Format the listing below as a numbered list without any blank lines. Leave the pictures out.

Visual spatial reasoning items
↓↓↓
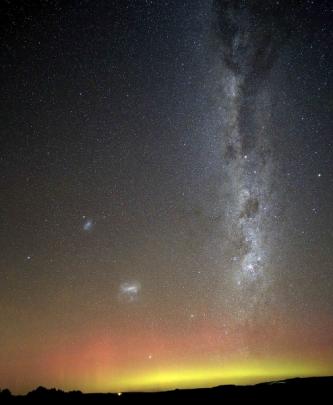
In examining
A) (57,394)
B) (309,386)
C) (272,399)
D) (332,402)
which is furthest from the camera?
(57,394)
↑↑↑
| CORRECT RESPONSE |
1. In examining
2. A) (57,394)
3. B) (309,386)
4. C) (272,399)
5. D) (332,402)
6. which is furthest from the camera?
7. (57,394)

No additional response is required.